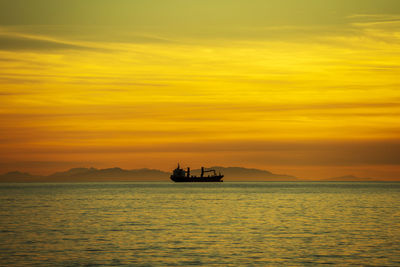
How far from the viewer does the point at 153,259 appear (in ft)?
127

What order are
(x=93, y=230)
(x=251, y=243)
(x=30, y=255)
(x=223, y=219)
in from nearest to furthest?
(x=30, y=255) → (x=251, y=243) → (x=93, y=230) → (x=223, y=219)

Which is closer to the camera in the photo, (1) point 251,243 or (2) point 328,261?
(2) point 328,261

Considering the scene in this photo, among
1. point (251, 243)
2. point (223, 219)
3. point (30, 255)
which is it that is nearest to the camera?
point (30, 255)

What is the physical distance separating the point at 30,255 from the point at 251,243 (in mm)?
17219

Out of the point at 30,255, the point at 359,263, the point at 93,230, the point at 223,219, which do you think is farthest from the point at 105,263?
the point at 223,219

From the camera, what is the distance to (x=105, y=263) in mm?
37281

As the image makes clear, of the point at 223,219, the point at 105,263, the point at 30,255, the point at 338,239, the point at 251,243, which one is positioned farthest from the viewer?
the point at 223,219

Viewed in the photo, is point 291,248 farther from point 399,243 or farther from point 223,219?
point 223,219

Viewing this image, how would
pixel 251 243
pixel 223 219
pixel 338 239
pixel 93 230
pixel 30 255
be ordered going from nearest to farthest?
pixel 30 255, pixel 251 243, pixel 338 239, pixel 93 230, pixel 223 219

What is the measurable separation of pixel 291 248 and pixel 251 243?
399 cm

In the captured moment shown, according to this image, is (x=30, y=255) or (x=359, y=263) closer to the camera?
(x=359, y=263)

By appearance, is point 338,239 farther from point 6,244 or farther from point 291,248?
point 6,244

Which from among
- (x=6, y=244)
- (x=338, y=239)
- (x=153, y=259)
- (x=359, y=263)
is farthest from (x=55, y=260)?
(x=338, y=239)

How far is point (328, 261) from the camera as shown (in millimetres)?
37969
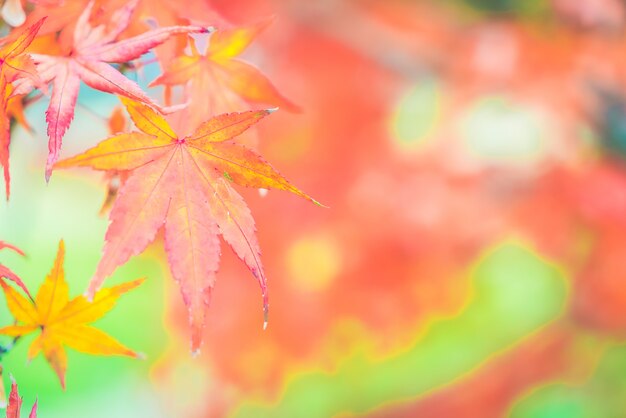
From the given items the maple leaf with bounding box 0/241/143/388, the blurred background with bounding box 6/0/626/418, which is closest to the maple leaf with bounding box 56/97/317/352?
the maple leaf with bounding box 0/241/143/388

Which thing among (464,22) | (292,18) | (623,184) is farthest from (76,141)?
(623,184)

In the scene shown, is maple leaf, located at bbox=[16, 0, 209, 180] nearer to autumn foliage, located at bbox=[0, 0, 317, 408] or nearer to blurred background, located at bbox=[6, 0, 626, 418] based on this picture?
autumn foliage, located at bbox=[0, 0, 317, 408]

------------------------

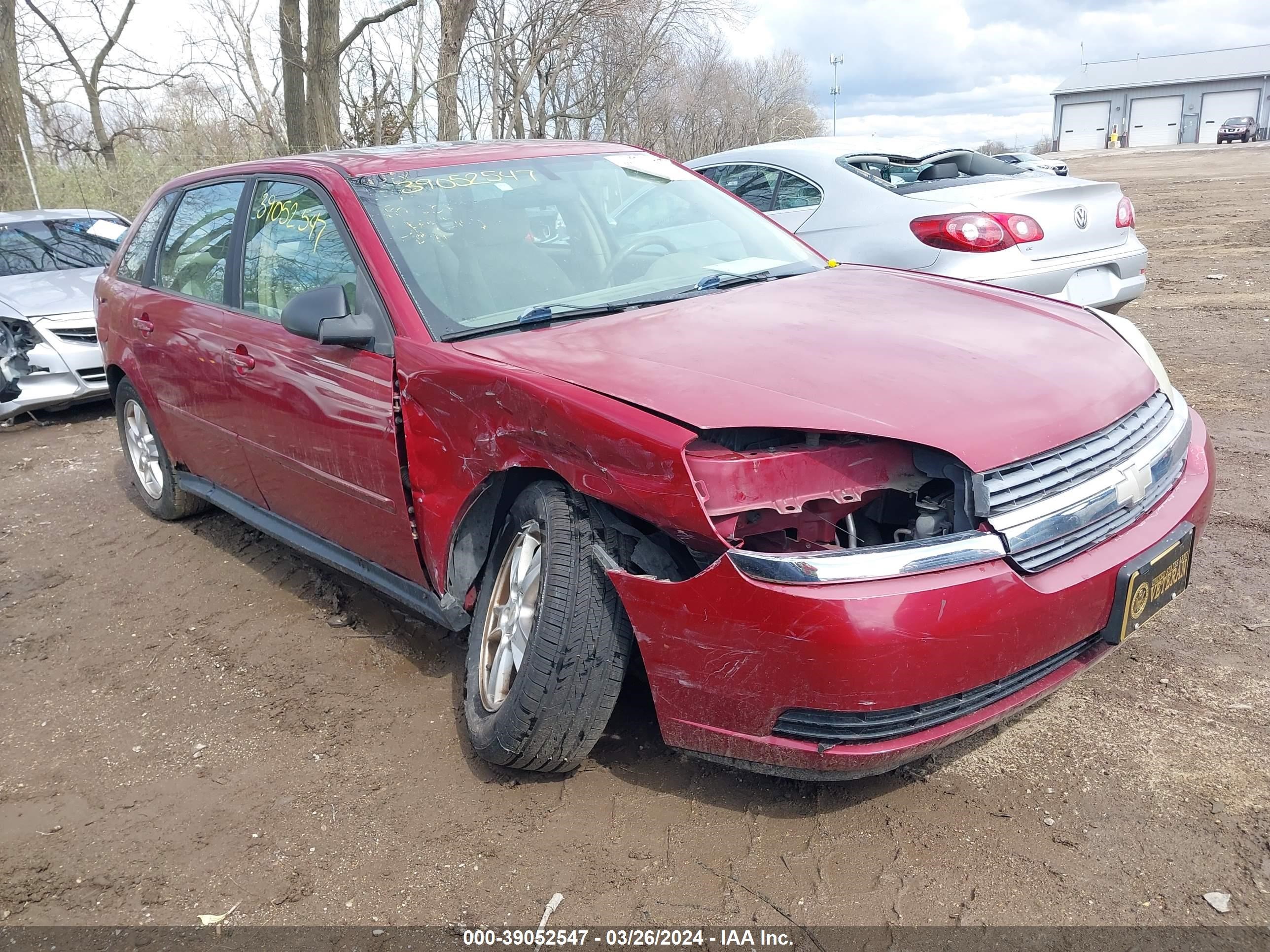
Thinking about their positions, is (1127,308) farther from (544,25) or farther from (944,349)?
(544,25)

------------------------

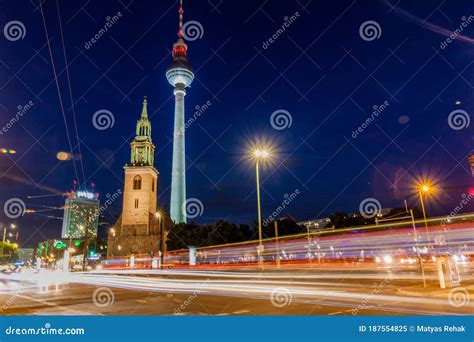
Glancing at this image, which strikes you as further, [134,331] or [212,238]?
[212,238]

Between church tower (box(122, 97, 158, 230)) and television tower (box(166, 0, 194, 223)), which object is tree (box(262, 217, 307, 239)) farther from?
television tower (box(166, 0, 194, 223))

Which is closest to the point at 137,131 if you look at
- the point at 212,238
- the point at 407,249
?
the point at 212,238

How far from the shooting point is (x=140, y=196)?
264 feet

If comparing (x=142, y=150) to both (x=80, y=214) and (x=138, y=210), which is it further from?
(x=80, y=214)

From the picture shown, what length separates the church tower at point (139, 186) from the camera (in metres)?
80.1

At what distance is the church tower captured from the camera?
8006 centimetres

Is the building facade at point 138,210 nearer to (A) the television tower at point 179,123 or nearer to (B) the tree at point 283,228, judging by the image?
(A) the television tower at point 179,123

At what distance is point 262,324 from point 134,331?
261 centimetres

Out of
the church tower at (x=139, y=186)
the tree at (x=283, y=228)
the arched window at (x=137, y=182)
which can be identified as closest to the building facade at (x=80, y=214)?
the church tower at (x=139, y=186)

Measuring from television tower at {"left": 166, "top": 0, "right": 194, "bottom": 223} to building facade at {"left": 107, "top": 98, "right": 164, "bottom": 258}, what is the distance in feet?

------------------------

• _What to work on_:
Print every line of the entries above from the one containing "Viewing this image, how would" down to the one containing "pixel 30 255, pixel", including both of those lines and changing nothing.

• _Result of the task_:
Viewing this image, how would
pixel 251 243
pixel 223 219
pixel 338 239
pixel 93 230
pixel 30 255
be ordered going from nearest to farthest?
pixel 30 255, pixel 251 243, pixel 338 239, pixel 93 230, pixel 223 219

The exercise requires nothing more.